*Tâche*
Prolongez l'extrait sur la consultation statutaire de la Martinique en reprenant après sa dernière phrase.

Je suis donc heureux de l’organisation de cette consultation, car quelle que soit l’option qui sera retenue par les populations, je suis confiant qu’elle ne sera pas celle du statu quo institutionnel.

La seconde raison pour laquelle je suis heureux est que cette consultation et les changements qui s’ensuivront devraient enfin nous permettre de dépasser le débat sur le statut de la Martinique.

En effet, depuis 2003 et la première consultation qui avait concerné la Guadeloupe et la Martinique, le débat institutionnel et statutaire est demeuré extrêmement vivace et envahissant sur la scène politique. Si cette vivacité n’est pas problématique en soi, puisqu’elle témoigne de l’attachement des élus martiniquais à trouver la forme statutaire et organisationnelle la plus adaptée au développement du territoire, la place occupée par ce débat est telle que l’on peut légitimement s’interroger sur ses effets pervers. Le temps passé à se déterminer sur la question institutionnelle comme préalable au développement est, de toute évidence, un temps pendant lequel se cristallise le « mal-développement ». Si nous ne parvenons pas à intensifier de façon significative la lutte contre ce mal-développement qui mine nos sociétés, il ne servira à rien d’avoir acquis le meilleur statut du monde.

Nos populations ne s’y trompent pas, qui nous rappellent au quotidien leurs attentes en matière d’emploi, de logement et de lutte contre la vie chère.

M. Serge Larcher. Les événements du début de l’année sont là pour le prouver, et les très nombreux témoignages recueillis en mai dernier, lors des déplacements sur le terrain de la mission d’information que j’ai eu l’honneur de présider, en attestent également.

Il est urgent d’apporter des réponses concrètes à nos concitoyens, sous peine de perdre leur confiance. Plus nous prendrons de temps pour régler cette question d’organisation institutionnelle et statutaire, plus nos populations nous soupçonnerons d’en faire le prétexte de nos difficultés à développer la Martinique et à résoudre les problèmes du quotidien.

Cela m’amène à exprimer mes regrets quant aux modalités d’organisation de ces consultations et mes inquiétudes quant à la phase qui suivra.

Mon premier regret porte sur la « règle du jeu » de la consultation fixée par le Président de la République. En effet, si ce dernier applique l’article 72-4 de la Constitution en consultant les populations concernées, préalablement à l’élaboration d’une loi organique, les conditions de cette consultation n’en sont pas moins discutables.

*Données fournies*
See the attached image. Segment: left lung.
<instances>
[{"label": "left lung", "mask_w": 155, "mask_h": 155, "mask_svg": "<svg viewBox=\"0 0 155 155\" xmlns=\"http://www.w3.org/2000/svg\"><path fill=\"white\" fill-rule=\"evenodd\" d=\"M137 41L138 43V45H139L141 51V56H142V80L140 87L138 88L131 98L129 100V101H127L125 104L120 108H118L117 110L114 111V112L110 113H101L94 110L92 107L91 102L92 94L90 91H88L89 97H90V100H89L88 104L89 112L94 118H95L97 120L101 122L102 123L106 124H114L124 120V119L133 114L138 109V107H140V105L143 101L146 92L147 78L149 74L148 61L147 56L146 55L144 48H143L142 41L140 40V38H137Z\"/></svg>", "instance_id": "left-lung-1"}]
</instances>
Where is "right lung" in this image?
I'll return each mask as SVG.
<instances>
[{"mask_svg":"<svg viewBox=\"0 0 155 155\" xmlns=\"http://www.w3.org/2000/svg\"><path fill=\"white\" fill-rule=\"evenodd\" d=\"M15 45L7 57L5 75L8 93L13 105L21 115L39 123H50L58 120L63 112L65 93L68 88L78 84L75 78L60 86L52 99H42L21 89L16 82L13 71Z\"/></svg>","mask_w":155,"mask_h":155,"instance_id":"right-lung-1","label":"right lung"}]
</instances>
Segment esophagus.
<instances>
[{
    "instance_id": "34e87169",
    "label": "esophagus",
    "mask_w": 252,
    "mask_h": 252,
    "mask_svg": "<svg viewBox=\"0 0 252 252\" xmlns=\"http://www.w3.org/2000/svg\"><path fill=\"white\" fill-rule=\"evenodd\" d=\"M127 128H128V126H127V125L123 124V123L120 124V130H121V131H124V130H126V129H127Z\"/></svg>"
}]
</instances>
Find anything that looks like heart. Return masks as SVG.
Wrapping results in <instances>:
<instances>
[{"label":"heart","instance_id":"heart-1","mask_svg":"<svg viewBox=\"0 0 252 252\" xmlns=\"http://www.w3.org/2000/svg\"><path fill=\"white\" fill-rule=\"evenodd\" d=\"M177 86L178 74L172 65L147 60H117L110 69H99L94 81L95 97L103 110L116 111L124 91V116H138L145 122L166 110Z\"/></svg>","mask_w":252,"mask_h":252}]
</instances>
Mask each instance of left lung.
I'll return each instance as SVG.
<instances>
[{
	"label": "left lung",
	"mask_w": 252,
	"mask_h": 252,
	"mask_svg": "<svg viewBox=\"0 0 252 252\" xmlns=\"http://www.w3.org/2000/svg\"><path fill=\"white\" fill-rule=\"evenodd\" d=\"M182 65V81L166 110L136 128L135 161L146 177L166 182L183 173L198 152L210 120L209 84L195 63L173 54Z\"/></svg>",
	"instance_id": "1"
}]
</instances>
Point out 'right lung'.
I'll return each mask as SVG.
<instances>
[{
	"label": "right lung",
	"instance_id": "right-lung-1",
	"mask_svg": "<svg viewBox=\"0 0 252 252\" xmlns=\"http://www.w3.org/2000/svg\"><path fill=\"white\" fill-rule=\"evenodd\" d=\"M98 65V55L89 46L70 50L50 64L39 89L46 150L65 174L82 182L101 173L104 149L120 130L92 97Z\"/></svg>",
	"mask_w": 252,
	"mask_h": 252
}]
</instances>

*Résultat obtenu*
Dès lors que la consultation porte sur plusieurs hypothèses et degrés d’évolution, je regrette, pour ma part, qu’elle soit échelonnée dans le temps. Cette consultation par étapes crée une grande confusion dans l’esprit de nos concitoyens. Il eût été plus simple et plus clair de mettre directement « en concurrence », à la même date, les deux ou trois types d’évolution proposés.

Par ailleurs, il est regrettable que les populations concernées soient interrogées sur un simple principe, sans aucun document de présentation de la nature des changements concrets induits dans l’une ou l’autre des hypothèses. Il est entendu qu’il revient à une loi organique de fixer le contenu définitif de l’éventuelle évolution, mais cela ne faisait pas obstacle à la production par l’État d’un projet descriptif des évolutions prévisibles dans l’un ou l’autre cas.

Toutes choses égales par ailleurs, on peut, à cet égard, prendre pour exemple les documents transmis à la population française à l’occasion des référendums sur les traités européens. Bien entendu, il s’agit pour l’État non pas de s’engager dans le débat, mais de fournir à la population des éléments pour comprendre un débat déterminant pour son avenir. Notre mission commune d’information a souligné l’importance d’une telle démarche pédagogique préalable, permettant, pour le plus grand bénéfice de la démocratie, de dissiper les peurs irrationnelles et de clarifier la donne. Mais l’État est resté sourd !

Au final, nous voilà donc invités à nous prononcer sur un changement dont les tenants et aboutissants ne seront effectivement définis qu’après que nous aurons donné notre réponse. Cela pourrait paraître drôle si ce n’était, en réalité, extrêmement grave !

En l’état, il ressort que le passage au régime de l’article 74 comporte trop d’inconnues,…

M. Serge Larcher. … trop d’incertitudes et trop de zones d’ombre.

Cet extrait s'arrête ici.